Ricky Gervais ve Stephen Merchant'ın BBC klasiği The Office'in Amerikan uyarlaması olan yapımda, diziye adını veren ofis iki odaya bölünmüştü ve bazı karakterler ana ofisten ayrı ek bir bölümde çalışıyordu.
Muhasebeci Kevin Malone'u canlandıran Brian Baumgartner'a göre, bunun aslında gizli ve tamamen pratik bir nedeni vardı.
Bu ay Joe Vulpis'in Lightweights podcast'inin bir bölümünde konuşan Baumgartner, oturma düzeninin bölünmesinin nedenini açıkladı.
Ona göre, ek odada oturan karakterler aslında dizinin senaryo ekibinde olanlardı: Toby (Paul Lieberstein), Kelly (Mindy Kaling) ve Ryan (B.J. Novak).
Baumgartner, "Bir ana ofis , bir de diğer taraf vardı" diye söze başladı.
Eğer masanız ek odadaysa, siz bir yazardınız. Bunu yaptılar çünkü kamera sürekli hareket halindeydi. Biz sürekli oradaydık. Dolayısıyla Greg'in [Daniels, dizi sorumlusu] bazen yazarlar odasında yazarlara ihtiyacı oluyordu.
Dizinin evrendeki varsayılan çalışma alanları ana odadan ayrı olduğundan Lieberstein, Kaling ve Novak, çekimlerin arka planında sürekliliği bozmadan seti terk edip yazarlar odasına gidebiliyordu.

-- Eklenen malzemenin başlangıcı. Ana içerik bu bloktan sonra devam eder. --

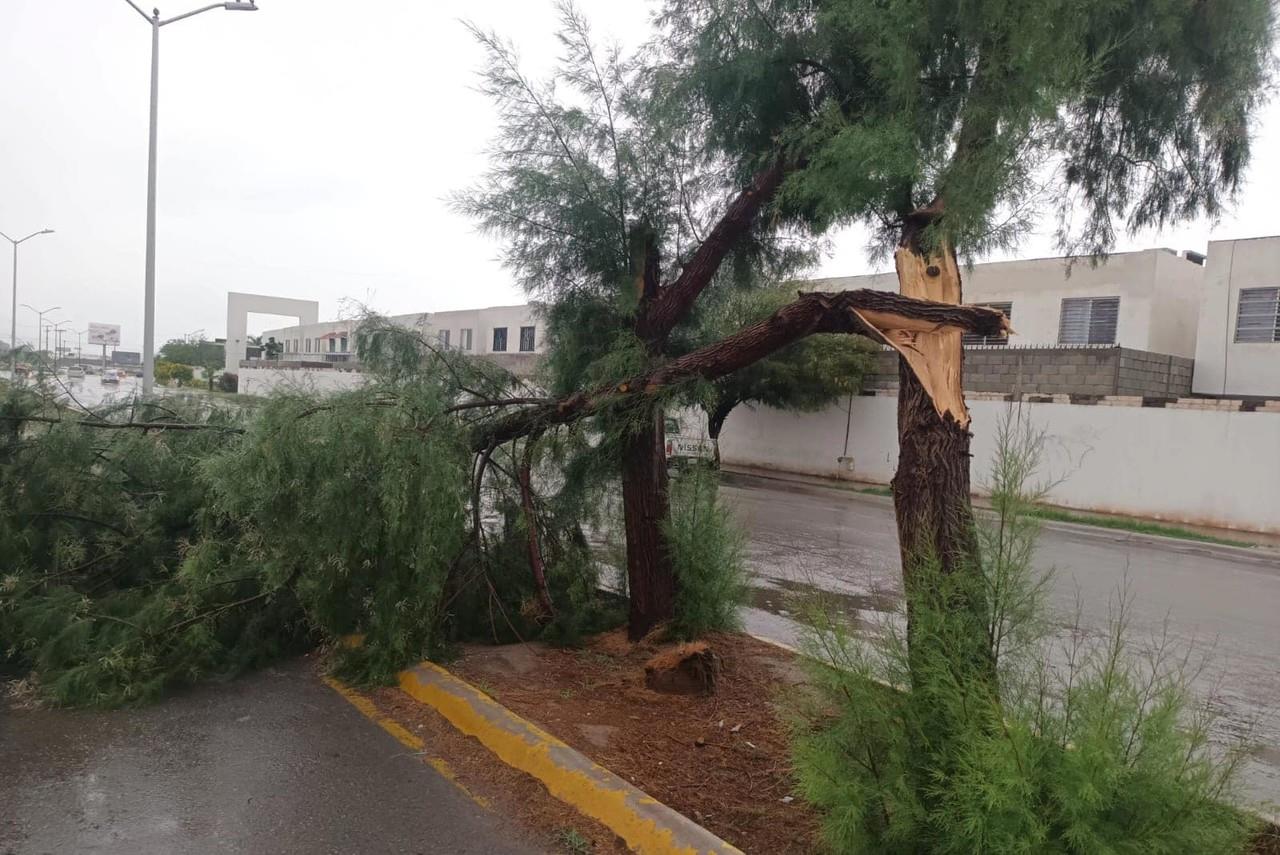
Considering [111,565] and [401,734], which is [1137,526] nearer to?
[401,734]

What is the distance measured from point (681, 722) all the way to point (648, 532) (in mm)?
1626

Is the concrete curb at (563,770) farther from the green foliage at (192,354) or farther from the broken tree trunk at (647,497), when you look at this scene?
the green foliage at (192,354)

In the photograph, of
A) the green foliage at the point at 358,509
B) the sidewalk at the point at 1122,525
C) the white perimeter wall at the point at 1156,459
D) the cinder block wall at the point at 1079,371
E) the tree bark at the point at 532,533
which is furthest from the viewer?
the cinder block wall at the point at 1079,371

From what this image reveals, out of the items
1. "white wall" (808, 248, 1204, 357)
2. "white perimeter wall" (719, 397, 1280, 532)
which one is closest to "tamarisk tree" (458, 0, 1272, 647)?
"white perimeter wall" (719, 397, 1280, 532)

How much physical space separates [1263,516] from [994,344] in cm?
733

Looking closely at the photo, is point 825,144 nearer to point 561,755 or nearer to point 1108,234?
point 1108,234

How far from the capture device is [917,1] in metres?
4.24

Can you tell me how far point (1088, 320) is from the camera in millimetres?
23578

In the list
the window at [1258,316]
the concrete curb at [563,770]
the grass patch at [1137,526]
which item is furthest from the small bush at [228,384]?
the window at [1258,316]

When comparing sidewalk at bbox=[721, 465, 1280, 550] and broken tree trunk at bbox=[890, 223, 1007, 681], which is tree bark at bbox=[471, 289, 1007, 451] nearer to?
broken tree trunk at bbox=[890, 223, 1007, 681]

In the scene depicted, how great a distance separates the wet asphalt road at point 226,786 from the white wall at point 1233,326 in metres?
22.4

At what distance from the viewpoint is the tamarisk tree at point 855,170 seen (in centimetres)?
403

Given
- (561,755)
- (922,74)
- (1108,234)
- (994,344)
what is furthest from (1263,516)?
(561,755)

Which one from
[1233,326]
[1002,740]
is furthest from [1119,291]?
[1002,740]
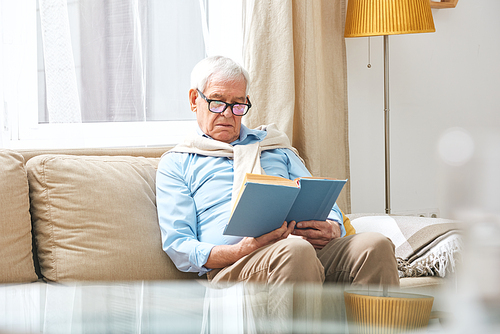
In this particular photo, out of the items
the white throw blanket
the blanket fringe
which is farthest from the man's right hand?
the blanket fringe

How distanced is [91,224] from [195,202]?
12.8 inches

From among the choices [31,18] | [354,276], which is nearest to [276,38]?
[31,18]

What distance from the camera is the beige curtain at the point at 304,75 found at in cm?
211

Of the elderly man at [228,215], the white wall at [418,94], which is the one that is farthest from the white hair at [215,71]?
the white wall at [418,94]

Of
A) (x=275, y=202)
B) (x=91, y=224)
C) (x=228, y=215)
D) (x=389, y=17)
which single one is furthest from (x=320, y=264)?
(x=389, y=17)

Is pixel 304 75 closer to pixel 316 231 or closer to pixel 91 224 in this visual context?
pixel 316 231

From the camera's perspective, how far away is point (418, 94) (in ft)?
9.05

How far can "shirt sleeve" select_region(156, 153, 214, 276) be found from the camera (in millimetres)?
1358

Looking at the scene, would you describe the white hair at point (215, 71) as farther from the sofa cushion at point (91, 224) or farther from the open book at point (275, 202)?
the open book at point (275, 202)

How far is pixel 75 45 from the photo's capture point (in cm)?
183

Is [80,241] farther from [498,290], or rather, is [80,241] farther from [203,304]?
[498,290]

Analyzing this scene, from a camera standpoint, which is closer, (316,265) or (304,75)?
(316,265)

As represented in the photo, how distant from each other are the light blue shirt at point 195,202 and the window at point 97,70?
406mm

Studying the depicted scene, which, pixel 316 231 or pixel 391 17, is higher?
pixel 391 17
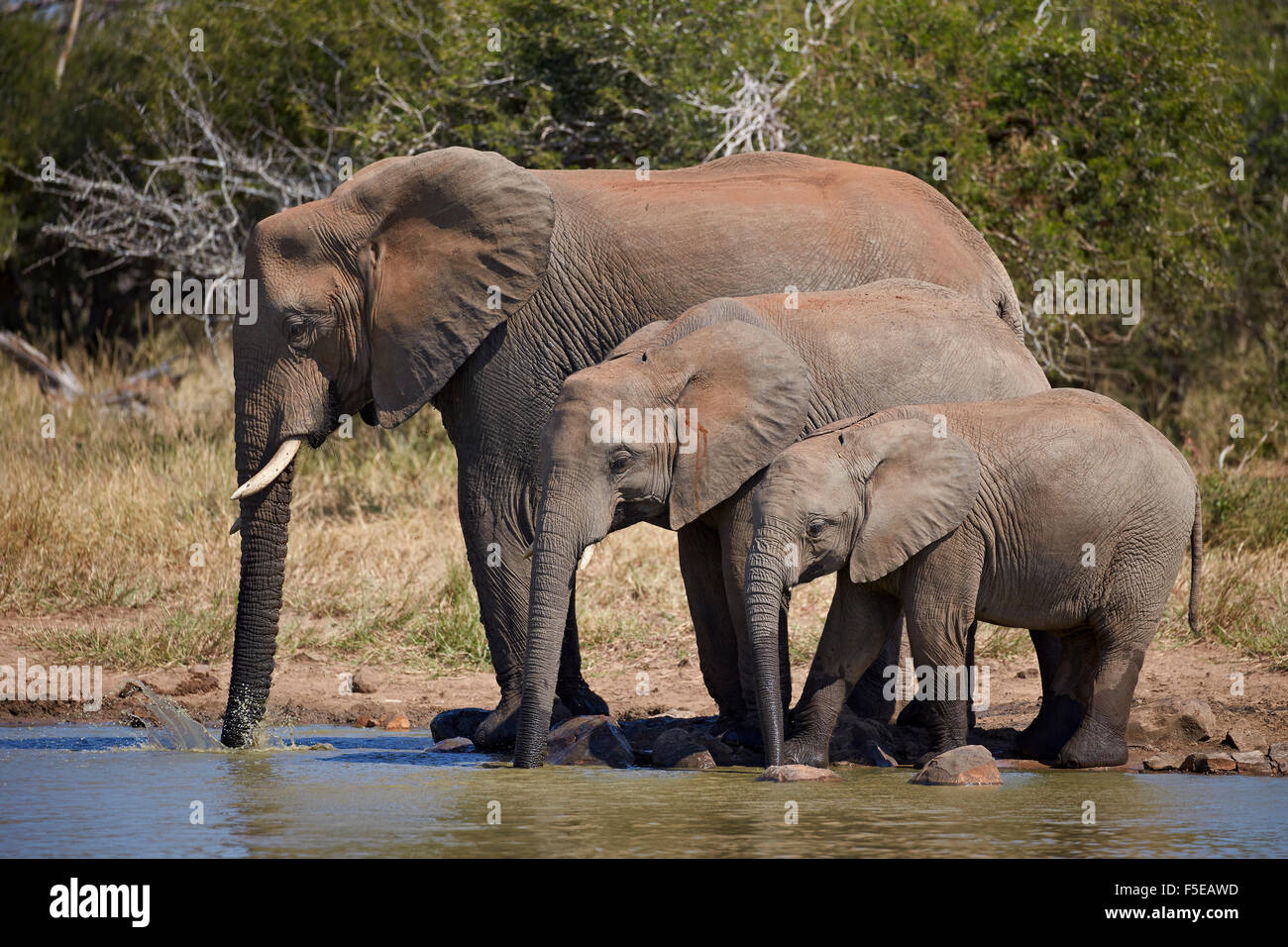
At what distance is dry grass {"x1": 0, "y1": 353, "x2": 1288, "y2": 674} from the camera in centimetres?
1068

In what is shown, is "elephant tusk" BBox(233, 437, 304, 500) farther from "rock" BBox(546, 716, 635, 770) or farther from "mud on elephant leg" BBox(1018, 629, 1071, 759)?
"mud on elephant leg" BBox(1018, 629, 1071, 759)

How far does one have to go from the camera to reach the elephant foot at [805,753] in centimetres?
773

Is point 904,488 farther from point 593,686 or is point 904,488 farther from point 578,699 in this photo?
point 593,686

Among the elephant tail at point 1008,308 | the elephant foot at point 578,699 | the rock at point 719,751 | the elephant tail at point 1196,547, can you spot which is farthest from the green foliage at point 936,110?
the rock at point 719,751

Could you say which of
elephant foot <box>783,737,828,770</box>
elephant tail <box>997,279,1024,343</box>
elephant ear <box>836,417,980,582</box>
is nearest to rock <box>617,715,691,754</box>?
elephant foot <box>783,737,828,770</box>

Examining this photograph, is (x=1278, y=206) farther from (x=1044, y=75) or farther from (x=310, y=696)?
(x=310, y=696)

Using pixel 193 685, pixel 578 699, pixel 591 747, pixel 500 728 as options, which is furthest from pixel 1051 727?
pixel 193 685

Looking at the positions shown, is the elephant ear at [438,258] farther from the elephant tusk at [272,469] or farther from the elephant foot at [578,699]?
the elephant foot at [578,699]

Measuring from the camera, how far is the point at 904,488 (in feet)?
24.7

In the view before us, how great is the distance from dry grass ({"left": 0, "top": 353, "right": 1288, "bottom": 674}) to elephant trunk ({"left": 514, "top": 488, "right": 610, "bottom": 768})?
2916 mm

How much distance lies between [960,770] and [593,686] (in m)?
3.24

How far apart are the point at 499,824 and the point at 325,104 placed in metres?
10.7
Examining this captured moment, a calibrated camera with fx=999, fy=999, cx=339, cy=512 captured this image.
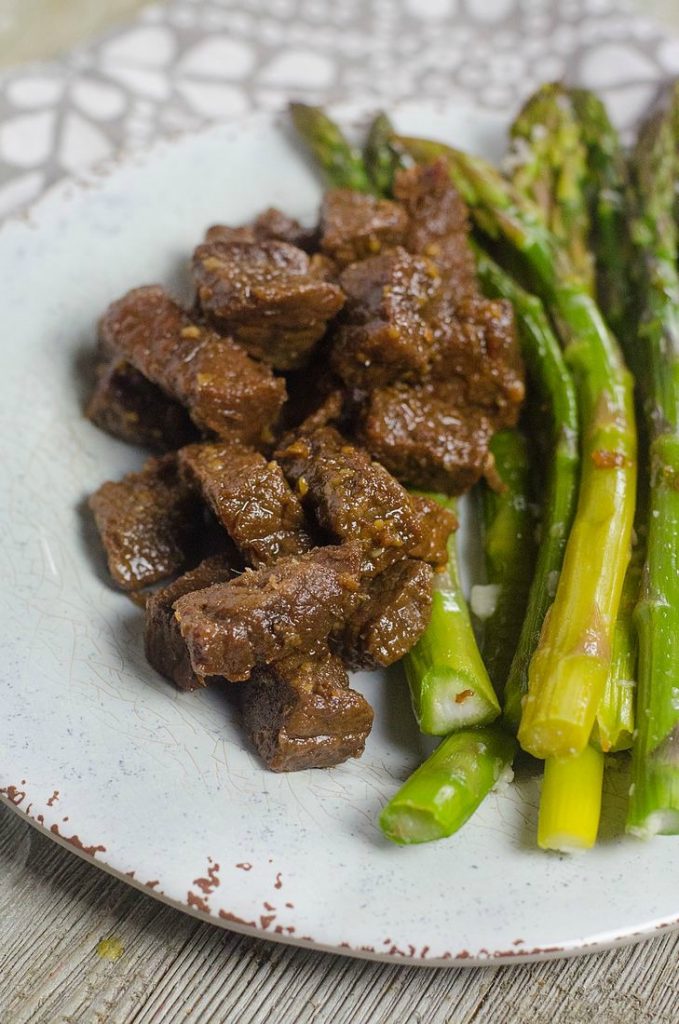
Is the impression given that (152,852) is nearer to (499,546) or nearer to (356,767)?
(356,767)

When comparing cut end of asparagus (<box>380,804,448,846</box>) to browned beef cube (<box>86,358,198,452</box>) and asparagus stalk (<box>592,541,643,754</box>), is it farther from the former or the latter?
browned beef cube (<box>86,358,198,452</box>)

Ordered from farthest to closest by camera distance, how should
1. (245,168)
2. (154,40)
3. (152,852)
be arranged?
(154,40) < (245,168) < (152,852)

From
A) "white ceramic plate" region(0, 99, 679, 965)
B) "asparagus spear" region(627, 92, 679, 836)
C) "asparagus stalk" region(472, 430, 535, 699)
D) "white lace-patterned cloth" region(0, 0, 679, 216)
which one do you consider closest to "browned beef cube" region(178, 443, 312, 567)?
"white ceramic plate" region(0, 99, 679, 965)

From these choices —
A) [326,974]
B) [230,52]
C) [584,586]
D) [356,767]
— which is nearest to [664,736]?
[584,586]

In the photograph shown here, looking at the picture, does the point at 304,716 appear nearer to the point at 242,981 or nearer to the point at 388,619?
the point at 388,619

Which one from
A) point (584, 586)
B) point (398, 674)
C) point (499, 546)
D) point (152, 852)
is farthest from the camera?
point (499, 546)

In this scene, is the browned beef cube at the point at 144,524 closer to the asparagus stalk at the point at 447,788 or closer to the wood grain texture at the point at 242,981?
the wood grain texture at the point at 242,981
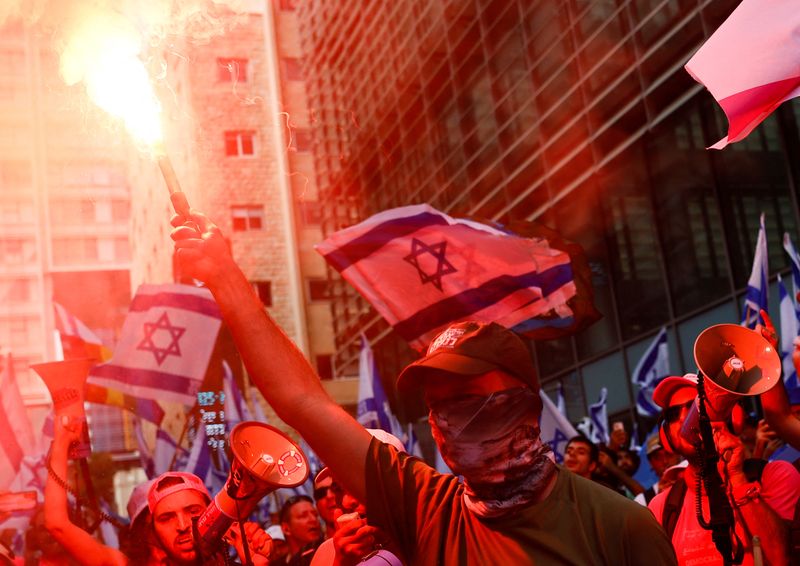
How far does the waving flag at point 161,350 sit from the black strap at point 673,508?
8.49m

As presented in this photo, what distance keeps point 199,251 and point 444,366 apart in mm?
694

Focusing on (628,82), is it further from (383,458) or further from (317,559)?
(383,458)

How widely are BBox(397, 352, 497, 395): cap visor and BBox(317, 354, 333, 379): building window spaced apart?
3924 centimetres

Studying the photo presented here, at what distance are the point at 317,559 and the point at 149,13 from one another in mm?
2176

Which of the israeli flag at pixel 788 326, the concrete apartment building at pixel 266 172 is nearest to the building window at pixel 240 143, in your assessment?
the concrete apartment building at pixel 266 172

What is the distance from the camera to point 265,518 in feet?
51.9

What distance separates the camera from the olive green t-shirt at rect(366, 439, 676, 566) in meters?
2.41

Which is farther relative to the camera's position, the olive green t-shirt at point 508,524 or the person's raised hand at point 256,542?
the person's raised hand at point 256,542

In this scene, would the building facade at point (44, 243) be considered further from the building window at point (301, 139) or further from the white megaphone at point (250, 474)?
Answer: the white megaphone at point (250, 474)

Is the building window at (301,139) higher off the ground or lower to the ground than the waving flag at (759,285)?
higher

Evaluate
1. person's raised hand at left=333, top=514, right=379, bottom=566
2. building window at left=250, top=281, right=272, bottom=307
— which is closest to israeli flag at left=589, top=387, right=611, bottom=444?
person's raised hand at left=333, top=514, right=379, bottom=566

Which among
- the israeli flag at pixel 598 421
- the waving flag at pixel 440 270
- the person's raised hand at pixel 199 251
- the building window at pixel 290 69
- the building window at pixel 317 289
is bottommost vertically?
the israeli flag at pixel 598 421

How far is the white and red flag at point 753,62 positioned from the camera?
5.11 m

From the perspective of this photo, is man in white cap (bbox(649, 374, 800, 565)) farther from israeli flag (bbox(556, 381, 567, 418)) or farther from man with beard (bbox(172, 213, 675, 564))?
israeli flag (bbox(556, 381, 567, 418))
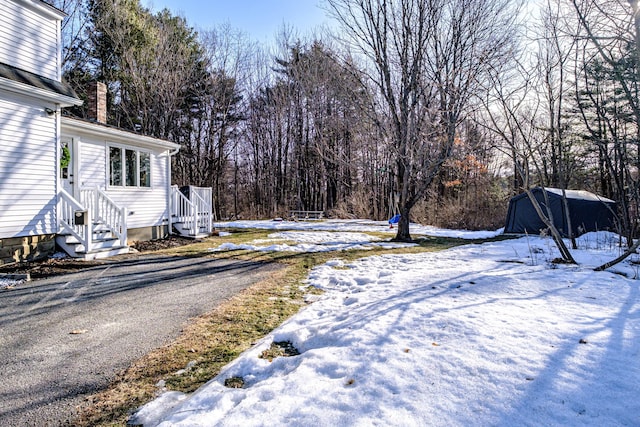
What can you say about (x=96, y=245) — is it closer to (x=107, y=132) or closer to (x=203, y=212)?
(x=107, y=132)

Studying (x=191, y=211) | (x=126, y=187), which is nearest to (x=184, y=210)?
(x=191, y=211)

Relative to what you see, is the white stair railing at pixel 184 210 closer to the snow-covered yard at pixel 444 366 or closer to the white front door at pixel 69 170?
the white front door at pixel 69 170

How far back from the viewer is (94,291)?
4648mm

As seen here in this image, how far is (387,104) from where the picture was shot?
10.3m

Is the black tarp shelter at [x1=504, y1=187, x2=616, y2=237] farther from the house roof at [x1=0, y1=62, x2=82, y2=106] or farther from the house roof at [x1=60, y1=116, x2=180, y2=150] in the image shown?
the house roof at [x1=0, y1=62, x2=82, y2=106]

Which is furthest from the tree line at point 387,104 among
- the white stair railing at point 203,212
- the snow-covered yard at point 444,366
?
the white stair railing at point 203,212

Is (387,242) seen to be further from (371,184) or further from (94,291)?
(371,184)

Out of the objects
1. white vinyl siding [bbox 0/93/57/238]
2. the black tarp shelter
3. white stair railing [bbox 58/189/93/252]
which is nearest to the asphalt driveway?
white stair railing [bbox 58/189/93/252]

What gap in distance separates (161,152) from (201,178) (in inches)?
475

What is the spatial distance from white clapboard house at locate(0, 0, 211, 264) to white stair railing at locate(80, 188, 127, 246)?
0.02 meters

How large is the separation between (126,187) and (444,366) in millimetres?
9339

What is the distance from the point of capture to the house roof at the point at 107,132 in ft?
25.1

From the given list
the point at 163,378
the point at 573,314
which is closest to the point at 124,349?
the point at 163,378

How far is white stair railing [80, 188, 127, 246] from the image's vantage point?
7.57 meters
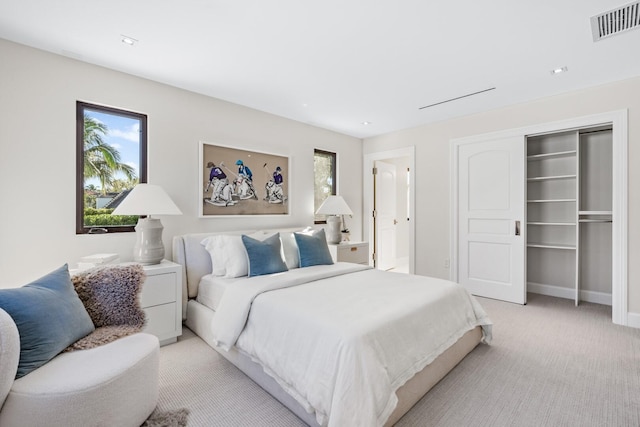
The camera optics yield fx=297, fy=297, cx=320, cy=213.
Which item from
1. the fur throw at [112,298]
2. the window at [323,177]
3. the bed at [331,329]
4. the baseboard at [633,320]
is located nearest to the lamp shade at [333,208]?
the window at [323,177]

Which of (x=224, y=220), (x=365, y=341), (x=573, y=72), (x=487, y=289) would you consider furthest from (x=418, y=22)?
(x=487, y=289)

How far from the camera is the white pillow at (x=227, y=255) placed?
2.91 meters

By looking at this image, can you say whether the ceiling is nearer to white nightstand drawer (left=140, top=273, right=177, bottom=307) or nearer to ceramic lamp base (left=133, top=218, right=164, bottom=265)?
ceramic lamp base (left=133, top=218, right=164, bottom=265)

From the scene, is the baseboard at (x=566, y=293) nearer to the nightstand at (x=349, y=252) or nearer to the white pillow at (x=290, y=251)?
the nightstand at (x=349, y=252)

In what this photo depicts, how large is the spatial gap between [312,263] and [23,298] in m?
2.26

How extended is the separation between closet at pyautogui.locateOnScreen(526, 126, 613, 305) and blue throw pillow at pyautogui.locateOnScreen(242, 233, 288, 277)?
3519mm

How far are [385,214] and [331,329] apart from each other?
4.32 metres

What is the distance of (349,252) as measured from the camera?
14.1 feet

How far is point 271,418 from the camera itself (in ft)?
5.68

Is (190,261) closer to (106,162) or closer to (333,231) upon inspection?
(106,162)

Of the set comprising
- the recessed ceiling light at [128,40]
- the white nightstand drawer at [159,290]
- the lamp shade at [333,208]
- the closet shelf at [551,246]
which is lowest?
the white nightstand drawer at [159,290]

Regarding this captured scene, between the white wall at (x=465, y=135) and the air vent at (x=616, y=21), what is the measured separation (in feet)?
4.09

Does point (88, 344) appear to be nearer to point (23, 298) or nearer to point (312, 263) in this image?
point (23, 298)

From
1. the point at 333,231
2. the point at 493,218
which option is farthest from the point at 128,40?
the point at 493,218
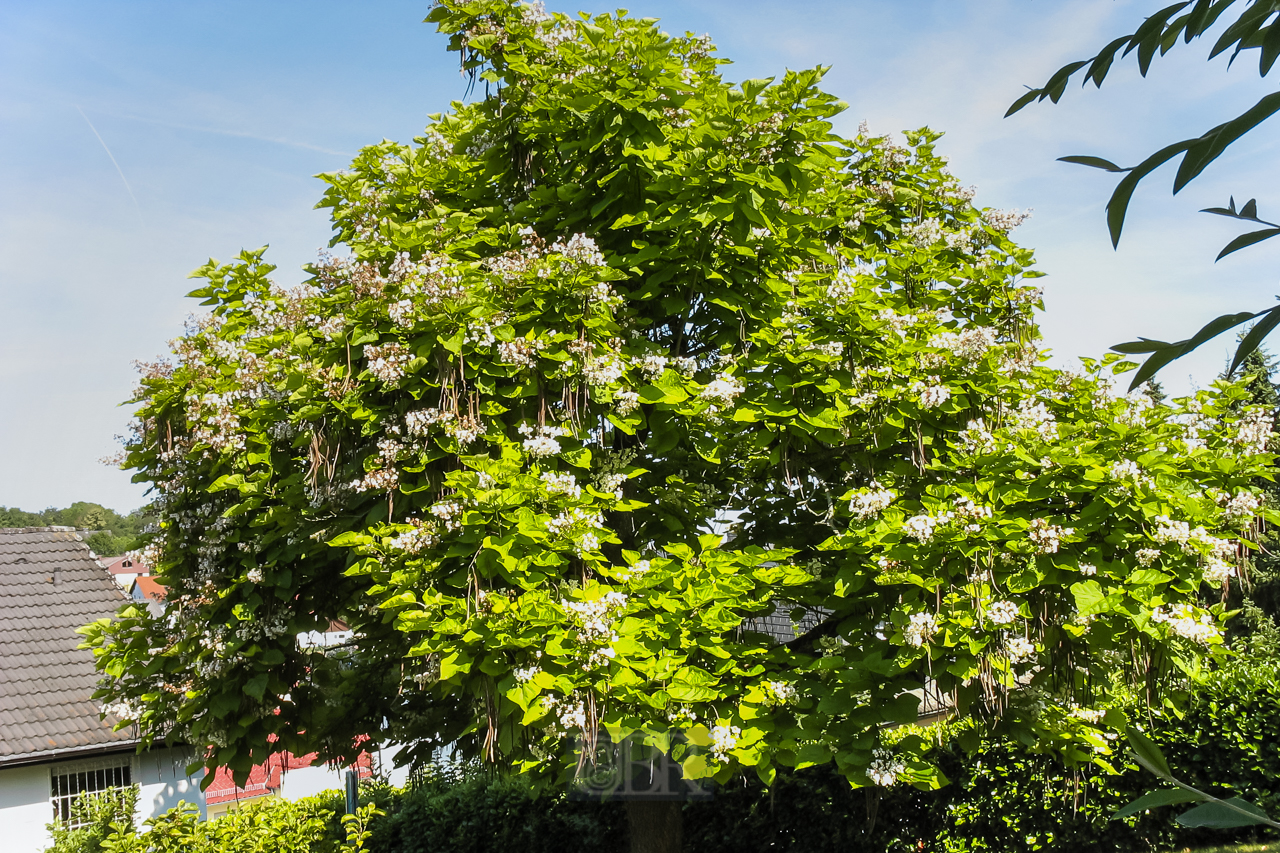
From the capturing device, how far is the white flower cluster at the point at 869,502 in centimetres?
509

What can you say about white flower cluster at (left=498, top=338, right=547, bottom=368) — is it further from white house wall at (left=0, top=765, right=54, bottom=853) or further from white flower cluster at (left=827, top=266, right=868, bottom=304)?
white house wall at (left=0, top=765, right=54, bottom=853)

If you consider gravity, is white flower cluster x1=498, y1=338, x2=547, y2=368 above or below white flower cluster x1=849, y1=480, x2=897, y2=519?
above

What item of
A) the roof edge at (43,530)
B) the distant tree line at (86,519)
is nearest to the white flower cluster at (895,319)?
the roof edge at (43,530)

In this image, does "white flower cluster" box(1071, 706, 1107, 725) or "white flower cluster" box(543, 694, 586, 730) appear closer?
"white flower cluster" box(543, 694, 586, 730)

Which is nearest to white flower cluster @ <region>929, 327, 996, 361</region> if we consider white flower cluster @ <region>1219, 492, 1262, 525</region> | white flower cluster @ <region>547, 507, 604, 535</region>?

Vulpis, "Bunu bilmiyordum" diye yanıtladı.
İlginç bir bilgi.
Bununla birlikte The Office, ek odayı hikayesine dahil etmeyi başardı ve odada oturan çalışanlar ana ofisteki diğerleri tarafından hor görüldü.
The Office'in Avustralya'daki yeniden yapımı yakın zamanda Prime Video'da gösterime girdi ve sitcom'un üçüncü İngilizce versiyonu oldu.
Dikkate değer şekilde dizi, başrol oyuncusu da dahil birçok kilit karakterin cinsiyetini değiştirdi. Birleşik Krallık versiyonunda dizinin merkezinde iğrenç ofis müdürü David Brent (Gervais) yer alırken, ABD versiyonu Michael Scott (Steve Carell) adlı benzer bir karaktere odaklanıyordu.
Avustralya versiyonundaysa ana karakter Felicity Ward'un canlandırdığı, Hannah Howard adında ofis müdürü bir kadın.
Ward, geçen ay The Independent'a şöyle konuşmuştu:
İnsanların ne olursa olsun bu konuda çok güçlü fikirlere sahip olacağını biliyorum... [Ama] bana 'Baskı hissettin mi' diye sorduklarında ben de 'Hayır, hiç hissetmedim' diyorum. Bu başıma gelen en harika şey.